Mahamane Ousmane a fait l’essentiel de sa carrière dans l’administration nigérienne où il gravit les échelons comme adjoint au directeur de la Statistique et des Comptes Nationaux, puis directeur de l’Informatique et enfin directeur de la Statistique et de l’Informatique de 1978-1986. A ce titre, il pilote l’opération recensement général de la population, le 2éme du genre au Niger. En 1986, le très rigoureux président Seyni Kountché (1974-1987) lui confie, avec rang de conseiller du Premier ministre, la direction du Bureau d’Organisation et de Méthode (B.O.M), un outil conçu pour la performance et la modernisation de l’administration nigérienne. Il dirige avec tact et compétence cette institution jusqu’en décembre 1992.

De rassembleur social au leadership politique…

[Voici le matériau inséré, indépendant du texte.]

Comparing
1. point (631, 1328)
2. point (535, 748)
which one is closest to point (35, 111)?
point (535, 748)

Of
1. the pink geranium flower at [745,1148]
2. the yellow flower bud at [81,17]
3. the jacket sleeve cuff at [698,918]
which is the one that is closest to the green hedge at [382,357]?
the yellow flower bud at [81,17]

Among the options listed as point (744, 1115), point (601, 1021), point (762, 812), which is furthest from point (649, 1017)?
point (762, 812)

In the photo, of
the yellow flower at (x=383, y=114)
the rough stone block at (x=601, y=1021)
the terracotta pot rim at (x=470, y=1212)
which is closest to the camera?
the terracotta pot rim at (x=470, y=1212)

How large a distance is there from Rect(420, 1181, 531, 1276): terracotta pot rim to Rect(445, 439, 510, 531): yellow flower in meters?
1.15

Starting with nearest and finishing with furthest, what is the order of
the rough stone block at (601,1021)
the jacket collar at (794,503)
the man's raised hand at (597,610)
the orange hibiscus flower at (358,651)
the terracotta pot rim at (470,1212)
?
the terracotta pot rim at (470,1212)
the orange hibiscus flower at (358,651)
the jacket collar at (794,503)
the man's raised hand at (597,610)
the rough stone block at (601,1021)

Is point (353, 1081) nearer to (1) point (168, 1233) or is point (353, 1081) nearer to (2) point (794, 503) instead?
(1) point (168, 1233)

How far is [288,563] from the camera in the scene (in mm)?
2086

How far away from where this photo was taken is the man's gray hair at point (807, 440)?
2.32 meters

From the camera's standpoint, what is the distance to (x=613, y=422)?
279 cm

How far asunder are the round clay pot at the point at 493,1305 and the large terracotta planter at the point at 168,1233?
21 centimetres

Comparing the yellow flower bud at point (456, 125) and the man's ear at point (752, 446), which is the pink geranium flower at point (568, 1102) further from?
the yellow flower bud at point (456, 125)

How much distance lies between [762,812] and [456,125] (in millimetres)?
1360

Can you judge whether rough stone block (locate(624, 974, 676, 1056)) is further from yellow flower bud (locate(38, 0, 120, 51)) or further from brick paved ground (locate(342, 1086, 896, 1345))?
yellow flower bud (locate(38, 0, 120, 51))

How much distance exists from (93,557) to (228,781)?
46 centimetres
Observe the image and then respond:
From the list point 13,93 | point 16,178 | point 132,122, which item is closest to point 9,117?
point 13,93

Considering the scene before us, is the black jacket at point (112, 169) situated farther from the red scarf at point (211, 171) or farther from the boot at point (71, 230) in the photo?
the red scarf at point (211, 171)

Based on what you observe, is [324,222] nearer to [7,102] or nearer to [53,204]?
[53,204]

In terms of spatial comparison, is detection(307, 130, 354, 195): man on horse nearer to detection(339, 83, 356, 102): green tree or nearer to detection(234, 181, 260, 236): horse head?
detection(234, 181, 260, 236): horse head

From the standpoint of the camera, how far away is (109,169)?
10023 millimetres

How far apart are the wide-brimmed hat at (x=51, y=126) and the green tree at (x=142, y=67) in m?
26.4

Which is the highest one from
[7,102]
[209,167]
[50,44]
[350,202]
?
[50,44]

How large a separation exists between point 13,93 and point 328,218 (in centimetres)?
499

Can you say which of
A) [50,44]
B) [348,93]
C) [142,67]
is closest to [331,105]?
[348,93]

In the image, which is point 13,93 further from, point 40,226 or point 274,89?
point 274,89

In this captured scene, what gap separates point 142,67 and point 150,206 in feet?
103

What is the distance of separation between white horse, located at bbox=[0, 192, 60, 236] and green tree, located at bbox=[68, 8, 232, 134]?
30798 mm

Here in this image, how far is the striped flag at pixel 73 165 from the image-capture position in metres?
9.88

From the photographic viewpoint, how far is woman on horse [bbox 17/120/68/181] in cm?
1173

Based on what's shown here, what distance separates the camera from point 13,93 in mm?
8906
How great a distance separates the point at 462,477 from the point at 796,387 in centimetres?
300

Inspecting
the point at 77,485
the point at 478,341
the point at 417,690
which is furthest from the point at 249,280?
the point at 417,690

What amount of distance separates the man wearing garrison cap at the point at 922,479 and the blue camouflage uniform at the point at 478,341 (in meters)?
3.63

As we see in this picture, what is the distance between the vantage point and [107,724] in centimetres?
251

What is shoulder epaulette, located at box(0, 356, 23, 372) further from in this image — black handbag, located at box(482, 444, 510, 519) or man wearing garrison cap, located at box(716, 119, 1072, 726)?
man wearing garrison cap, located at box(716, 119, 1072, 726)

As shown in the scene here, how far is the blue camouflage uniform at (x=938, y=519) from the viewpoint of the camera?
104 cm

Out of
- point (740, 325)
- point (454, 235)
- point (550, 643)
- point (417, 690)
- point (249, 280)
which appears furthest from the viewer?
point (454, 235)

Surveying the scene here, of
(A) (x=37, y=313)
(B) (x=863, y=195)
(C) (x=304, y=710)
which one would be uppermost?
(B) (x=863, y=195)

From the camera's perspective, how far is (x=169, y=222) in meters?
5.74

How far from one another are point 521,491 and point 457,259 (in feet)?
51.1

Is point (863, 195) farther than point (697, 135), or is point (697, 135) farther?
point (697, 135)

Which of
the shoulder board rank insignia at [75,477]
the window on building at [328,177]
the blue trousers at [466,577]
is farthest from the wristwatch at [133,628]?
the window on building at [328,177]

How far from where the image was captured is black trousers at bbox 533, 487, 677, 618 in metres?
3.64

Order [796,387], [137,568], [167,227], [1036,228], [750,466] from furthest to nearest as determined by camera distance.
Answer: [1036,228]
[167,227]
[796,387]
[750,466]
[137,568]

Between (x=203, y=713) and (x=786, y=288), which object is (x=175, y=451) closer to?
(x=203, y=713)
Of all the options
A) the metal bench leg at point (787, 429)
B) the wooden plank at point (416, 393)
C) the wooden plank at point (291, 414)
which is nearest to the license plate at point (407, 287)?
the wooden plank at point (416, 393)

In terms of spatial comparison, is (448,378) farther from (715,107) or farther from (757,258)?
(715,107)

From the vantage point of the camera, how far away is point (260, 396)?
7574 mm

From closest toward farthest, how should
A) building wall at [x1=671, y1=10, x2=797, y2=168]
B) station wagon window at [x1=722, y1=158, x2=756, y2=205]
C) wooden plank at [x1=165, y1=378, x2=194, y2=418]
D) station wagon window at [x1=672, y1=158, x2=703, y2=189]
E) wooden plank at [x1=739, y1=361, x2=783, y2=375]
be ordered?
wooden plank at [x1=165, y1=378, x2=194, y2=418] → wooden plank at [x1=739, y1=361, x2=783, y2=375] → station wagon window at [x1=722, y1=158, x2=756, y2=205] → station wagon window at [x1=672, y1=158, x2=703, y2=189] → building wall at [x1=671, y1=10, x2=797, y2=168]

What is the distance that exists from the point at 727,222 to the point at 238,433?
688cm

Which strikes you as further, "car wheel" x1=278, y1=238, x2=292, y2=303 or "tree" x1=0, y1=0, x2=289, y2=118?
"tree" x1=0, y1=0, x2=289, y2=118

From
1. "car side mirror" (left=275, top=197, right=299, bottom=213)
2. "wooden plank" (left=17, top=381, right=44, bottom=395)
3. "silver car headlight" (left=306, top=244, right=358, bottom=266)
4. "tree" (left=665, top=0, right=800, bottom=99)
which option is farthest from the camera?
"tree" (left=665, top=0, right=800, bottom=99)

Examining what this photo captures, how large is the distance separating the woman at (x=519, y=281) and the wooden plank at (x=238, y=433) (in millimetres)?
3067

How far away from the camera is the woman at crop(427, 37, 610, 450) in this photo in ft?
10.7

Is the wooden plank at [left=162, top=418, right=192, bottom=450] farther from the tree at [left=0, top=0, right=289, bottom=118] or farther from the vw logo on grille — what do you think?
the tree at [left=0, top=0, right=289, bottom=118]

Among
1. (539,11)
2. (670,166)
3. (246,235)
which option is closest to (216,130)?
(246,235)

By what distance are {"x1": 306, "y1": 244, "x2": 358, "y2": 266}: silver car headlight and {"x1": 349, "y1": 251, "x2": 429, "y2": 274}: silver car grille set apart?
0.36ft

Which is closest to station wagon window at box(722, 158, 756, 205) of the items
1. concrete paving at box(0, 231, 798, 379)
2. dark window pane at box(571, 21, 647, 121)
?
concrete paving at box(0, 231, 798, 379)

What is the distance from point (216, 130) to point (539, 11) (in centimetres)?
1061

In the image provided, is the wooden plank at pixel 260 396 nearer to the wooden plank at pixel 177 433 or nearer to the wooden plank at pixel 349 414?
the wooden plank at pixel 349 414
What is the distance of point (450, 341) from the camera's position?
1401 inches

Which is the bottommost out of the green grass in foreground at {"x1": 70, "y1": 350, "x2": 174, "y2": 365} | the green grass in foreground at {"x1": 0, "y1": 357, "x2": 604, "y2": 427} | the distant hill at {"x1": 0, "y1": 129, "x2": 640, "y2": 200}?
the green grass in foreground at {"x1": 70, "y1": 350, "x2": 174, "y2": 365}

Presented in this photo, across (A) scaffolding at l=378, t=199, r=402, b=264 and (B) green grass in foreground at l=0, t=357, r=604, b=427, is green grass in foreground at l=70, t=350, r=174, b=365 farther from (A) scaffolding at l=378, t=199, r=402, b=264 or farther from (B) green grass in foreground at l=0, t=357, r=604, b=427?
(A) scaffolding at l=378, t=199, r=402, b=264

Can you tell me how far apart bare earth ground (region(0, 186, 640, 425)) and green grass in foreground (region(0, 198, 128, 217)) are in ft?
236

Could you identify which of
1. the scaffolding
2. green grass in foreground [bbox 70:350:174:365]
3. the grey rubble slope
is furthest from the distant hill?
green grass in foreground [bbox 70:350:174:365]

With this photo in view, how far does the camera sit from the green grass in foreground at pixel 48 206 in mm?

En 1991, dans la dynamique ayant précédé la Conférence nationale qui marqua l’ouverture du paysage politique, ses qualités de meneur d’hommes et de rassembleur le porte à la tête d’une formation politique, la Convention Démocratique et Sociale : CDS- Rahama. Il est élu Président de la République suite aux premières élections post-conférence, grâce au soutien de la Coalition dite Alliance des Forces de Changement (AFC). Arrivé au pouvoir dans un contexte de crises multiformes -mouvements de grèves récurrentes des scolaires et des travailleurs, rébellions armées, crises au sein de la coalition des partis politiques au pouvoir-, le président Mahamane réussit malgré tout à sauvegarder l’essentiel : la paix sociale, la liberté d’expressions et d’opinions ; bref la démocratie.

C’est sous sa mandature que furent paraphés, à Niamey, les accords de paix avec la rébellion armée, ce qui ouvre la voie à un retour à l’accalmie sur les différents fronts au Nord et à l’Est du pays.

Au chapitre des difficultés liées à l’exercice démocratique du Pouvoir, il faut noter la Cohabitation, la première du genre, à laquelle était contraint le Président Ousmane. Le Président Mahamane Ousmane s’est aussi distingué comme un homme politique tolérant vis-à-vis des medias. Au plan économique, le Niger a renoué sa coopération internationale avec ses partenaires internationaux, Toujours dans le domaine, il s’est opposé, certes sans succès, à la dévaluation du franc FCFA en 1994.

Le 27 janvier 1996, il est renversé par un coup d’état militaire.

Après cet épisode, il continue sa carrière politique à l’Assemblée nationale qu’il dirige sous les deux mandats du président Tandja Mahamadou. A la tête de cette Institution, il a su conduire les débats avec la tempérance et la modération dont seuls peuvent se prévaloir les hommes d’Etat. Au total, il aura donné l’image d’un homme pondéré, pétri d’une vaste culture, pendant sa présidence du Parlement de la communauté économique des Etats de l’Afrique de l’ouest (CEDEAO). En bon démocrate MAHAMANE OUSMANE a toujours mené un combat tant à l’intérieur de son Parti politique qu’au sein des Alliances politiques avec l’unique arme instaurée par l’ère démocratique et la Constitution du Niger. Il s’est familiarisé avec les tensions et les pressions, les victoires et les revers. Pour lui, la grandeur d’un pays n’est ni dans la démagogie ni dans l’achat des consciences mais plutôt dans le cœur et l’âme de chaque citoyen. C’est cette conviction qui nourrit son engagement politique. Même au plus fort du concassage et de la déstabilisation de son parti par ses adversaires, le président Ousmane a toujours su déjouer les plans machiavéliques de ses vis à vis et garder un calme olympien, propre aux leaders avisés. De fait, dépossédé de sa CDS RAHAMA originelle, c’est sous la bannière d’une formation d’emprunt qu’il se présente en 2016 aux différentes compétitions électorales. Dans le petit monde des hommes politiques nigériens, MAHAMANE OUSMANE occupe une place à part. Sa modération, ainsi que la constance de ses prises de position politique sur les questions de l’unité nationale, de la stabilité des institutions démocratiques, de la paix et de la concorde sur l’ensemble du territoire national sont pour lui le gage d’un développement économique, social et culturel harmonieux du Niger prospère,
Aujourd’hui, l’histoire va peut-être se répéter pour cet homme de 70 ans, premier président élu de l’ère du multipartisme au Niger.